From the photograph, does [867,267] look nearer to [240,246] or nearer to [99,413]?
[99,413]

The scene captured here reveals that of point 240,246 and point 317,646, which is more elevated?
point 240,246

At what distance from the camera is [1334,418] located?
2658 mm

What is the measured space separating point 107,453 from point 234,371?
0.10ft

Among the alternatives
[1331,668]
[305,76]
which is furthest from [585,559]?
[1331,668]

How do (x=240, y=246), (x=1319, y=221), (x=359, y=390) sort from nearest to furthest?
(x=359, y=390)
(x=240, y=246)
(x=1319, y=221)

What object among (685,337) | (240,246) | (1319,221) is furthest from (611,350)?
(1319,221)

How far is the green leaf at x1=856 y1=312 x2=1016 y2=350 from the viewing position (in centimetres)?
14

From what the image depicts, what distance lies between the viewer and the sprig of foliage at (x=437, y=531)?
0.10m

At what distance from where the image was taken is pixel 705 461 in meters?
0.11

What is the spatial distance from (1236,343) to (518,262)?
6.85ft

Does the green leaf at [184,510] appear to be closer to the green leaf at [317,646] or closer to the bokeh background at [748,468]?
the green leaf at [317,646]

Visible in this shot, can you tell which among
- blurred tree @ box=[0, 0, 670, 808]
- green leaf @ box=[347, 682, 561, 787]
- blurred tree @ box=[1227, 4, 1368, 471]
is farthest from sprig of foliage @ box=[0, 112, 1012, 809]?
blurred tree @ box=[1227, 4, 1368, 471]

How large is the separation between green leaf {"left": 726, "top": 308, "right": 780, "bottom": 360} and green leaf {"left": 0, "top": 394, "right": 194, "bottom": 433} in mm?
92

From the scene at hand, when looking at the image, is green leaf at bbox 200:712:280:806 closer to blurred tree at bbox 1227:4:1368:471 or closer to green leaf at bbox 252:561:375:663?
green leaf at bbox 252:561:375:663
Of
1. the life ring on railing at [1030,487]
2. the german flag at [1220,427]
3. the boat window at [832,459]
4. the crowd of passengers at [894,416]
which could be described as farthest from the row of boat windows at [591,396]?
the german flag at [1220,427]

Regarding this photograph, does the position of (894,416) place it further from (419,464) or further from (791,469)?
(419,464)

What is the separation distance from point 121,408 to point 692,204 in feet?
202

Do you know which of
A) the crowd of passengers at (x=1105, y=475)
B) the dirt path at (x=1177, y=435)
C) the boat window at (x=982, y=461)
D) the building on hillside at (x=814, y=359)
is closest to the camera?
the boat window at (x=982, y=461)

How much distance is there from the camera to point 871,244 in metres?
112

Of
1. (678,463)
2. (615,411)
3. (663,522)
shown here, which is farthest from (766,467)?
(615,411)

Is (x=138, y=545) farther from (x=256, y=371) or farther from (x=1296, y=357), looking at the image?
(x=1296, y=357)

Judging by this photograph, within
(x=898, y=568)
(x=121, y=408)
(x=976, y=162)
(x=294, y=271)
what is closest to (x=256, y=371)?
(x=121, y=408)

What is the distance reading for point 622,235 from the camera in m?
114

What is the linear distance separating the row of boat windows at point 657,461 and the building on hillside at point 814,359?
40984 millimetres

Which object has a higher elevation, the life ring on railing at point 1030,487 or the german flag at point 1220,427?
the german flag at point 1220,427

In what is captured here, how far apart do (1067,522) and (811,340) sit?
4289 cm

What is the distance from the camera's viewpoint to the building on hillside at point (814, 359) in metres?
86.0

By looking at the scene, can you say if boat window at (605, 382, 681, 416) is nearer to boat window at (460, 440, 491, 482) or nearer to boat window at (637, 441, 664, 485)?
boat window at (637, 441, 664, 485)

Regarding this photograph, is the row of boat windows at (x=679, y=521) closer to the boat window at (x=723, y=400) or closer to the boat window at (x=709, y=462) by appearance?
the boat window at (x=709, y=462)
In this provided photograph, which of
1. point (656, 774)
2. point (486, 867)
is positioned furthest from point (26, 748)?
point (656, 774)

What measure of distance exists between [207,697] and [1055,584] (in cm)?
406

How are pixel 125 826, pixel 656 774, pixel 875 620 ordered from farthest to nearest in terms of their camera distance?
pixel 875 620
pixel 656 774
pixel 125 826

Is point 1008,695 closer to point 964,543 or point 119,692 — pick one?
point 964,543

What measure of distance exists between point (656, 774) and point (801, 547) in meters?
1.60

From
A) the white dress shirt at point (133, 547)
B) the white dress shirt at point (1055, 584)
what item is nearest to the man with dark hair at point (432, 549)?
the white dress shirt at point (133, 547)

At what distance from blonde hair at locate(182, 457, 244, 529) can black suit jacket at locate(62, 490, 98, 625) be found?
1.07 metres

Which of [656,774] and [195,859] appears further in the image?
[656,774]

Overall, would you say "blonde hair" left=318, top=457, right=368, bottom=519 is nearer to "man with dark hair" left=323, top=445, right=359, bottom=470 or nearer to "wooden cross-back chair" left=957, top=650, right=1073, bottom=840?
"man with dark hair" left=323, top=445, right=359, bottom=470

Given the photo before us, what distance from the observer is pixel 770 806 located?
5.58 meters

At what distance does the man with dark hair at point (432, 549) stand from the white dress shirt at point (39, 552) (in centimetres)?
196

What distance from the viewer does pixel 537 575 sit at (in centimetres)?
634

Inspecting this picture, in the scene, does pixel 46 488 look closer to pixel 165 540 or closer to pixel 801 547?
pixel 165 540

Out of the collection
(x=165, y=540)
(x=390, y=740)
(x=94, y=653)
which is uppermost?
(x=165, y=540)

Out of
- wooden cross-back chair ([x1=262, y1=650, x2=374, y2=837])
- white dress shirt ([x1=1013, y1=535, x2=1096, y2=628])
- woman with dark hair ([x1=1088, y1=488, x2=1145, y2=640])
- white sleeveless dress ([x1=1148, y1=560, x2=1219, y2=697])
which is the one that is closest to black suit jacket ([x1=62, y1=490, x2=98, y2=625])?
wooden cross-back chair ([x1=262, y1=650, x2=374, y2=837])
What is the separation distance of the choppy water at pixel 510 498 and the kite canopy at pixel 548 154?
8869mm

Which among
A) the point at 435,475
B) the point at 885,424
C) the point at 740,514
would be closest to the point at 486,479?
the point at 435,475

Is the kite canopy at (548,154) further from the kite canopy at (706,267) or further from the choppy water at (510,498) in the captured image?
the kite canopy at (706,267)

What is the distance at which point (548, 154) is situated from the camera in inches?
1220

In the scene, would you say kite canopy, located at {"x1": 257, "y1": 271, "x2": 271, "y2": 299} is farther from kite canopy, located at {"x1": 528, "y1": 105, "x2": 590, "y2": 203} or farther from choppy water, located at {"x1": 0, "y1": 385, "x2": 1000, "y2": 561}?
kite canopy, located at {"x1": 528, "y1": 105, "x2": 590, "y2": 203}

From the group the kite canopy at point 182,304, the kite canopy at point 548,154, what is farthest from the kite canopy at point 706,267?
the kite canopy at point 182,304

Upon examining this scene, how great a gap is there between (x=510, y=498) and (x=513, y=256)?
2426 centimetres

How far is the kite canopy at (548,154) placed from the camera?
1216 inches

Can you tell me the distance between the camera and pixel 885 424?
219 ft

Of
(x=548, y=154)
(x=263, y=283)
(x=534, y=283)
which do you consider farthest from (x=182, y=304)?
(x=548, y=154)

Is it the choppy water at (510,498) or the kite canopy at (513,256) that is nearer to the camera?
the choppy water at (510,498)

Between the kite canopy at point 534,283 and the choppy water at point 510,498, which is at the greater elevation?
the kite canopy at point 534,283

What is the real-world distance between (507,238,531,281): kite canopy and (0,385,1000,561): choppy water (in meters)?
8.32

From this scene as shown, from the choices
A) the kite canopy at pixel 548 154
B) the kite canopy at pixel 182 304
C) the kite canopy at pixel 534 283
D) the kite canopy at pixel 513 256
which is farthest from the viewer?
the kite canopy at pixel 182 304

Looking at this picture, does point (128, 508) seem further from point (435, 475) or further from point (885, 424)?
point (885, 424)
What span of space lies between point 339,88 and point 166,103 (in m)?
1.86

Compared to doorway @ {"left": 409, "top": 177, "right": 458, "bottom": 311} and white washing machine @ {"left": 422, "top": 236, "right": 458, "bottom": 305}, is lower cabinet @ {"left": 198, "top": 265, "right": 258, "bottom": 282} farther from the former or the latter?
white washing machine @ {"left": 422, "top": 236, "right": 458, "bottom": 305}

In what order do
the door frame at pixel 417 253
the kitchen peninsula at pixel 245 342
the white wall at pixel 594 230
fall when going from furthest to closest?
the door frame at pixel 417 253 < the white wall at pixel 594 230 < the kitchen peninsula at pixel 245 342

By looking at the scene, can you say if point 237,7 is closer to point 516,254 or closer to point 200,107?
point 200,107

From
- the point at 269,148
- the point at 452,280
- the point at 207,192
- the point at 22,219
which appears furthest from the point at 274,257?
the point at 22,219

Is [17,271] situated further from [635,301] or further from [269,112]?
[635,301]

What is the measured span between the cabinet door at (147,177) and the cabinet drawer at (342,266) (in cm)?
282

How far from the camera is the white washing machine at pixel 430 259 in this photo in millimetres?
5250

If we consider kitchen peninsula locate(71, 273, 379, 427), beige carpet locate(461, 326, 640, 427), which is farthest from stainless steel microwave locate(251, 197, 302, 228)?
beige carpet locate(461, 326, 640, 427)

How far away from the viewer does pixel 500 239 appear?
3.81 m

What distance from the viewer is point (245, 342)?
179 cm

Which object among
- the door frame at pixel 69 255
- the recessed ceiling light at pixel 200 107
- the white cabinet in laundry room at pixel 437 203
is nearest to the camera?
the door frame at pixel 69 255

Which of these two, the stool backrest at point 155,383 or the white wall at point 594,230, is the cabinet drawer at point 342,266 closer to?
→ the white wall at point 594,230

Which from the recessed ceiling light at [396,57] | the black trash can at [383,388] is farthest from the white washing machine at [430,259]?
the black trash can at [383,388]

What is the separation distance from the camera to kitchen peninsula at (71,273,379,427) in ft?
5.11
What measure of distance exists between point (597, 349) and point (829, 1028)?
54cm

• [WORK TO BE COMPLETED]
Take the line that contains "What is the measured span" and each line after it down to the last of the records, and retype them exactly; add nothing else.

• [COMPLETE OUTPUT]
What is the measured span between the cabinet door at (147,177) and the cabinet drawer at (342,266) (in cm)?
282

How far from the camera is the white washing machine at pixel 430 259 in this photo in millimetres?
5250

If we consider kitchen peninsula locate(71, 273, 379, 427), beige carpet locate(461, 326, 640, 427), which is farthest from stainless steel microwave locate(251, 197, 302, 228)?
beige carpet locate(461, 326, 640, 427)

How far away from the viewer does pixel 500 239 appear?
3.81 m

What distance from the viewer is point (245, 342)?
179 cm

Which object among
- the door frame at pixel 69 255
- the recessed ceiling light at pixel 200 107
- the white cabinet in laundry room at pixel 437 203
is nearest to the camera?
the door frame at pixel 69 255

Which of these two, the stool backrest at point 155,383 or the white wall at point 594,230, is the cabinet drawer at point 342,266 closer to?
→ the white wall at point 594,230

Which from the recessed ceiling light at [396,57] | the black trash can at [383,388] is farthest from the white washing machine at [430,259]?
the black trash can at [383,388]

What is the separation distance from the camera to kitchen peninsula at (71,273,379,427) in ft?
5.11
What measure of distance exists between point (597, 349) and point (829, 1028)?
54cm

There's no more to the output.